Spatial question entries
════════════════

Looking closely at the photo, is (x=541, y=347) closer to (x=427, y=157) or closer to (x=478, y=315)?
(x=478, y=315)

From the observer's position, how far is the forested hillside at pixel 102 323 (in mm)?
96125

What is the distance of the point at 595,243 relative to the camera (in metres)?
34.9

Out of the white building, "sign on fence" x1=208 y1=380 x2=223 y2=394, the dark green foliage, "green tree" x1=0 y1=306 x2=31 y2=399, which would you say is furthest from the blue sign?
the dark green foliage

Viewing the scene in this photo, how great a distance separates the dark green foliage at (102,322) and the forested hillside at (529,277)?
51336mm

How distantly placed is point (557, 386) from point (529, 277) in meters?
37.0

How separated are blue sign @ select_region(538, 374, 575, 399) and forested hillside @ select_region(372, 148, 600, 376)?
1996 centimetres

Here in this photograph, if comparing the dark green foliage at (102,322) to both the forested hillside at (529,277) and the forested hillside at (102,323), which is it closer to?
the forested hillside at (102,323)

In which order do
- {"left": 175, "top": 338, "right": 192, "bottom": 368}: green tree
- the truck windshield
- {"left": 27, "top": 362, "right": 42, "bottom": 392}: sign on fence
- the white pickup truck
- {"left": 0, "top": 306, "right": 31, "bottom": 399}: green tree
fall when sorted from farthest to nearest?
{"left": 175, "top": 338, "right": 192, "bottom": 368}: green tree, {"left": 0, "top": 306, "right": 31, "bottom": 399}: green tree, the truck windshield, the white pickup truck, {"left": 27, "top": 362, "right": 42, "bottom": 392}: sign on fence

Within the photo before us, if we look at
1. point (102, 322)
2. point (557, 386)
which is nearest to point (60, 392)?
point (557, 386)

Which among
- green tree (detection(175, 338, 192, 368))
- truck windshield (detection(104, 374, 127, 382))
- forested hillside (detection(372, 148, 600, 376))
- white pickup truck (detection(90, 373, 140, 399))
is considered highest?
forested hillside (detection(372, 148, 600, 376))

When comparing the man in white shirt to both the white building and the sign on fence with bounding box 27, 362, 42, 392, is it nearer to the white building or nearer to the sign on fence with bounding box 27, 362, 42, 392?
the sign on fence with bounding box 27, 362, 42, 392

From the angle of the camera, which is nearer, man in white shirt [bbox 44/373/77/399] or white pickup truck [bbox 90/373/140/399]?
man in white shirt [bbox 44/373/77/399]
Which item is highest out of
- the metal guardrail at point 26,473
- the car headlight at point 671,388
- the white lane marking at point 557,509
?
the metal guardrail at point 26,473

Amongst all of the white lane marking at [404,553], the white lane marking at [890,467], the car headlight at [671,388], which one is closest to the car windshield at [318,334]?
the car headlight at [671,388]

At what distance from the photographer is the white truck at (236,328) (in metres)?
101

════════════════

*Exercise*.
Copy out the records word for word, from the line containing "Which item is highest out of" up to and including the final line of the records.

*Solution to the exercise*.
Which item is highest out of
- the metal guardrail at point 26,473
- the car headlight at point 671,388
- the white lane marking at point 557,509
?
the metal guardrail at point 26,473

Amongst all of the white lane marking at [404,553], the white lane marking at [890,467], the car headlight at [671,388], which one is closest to the car windshield at [318,334]?
the car headlight at [671,388]

At what distance from the photographer is the white truck at (236,328) (in metres)?
101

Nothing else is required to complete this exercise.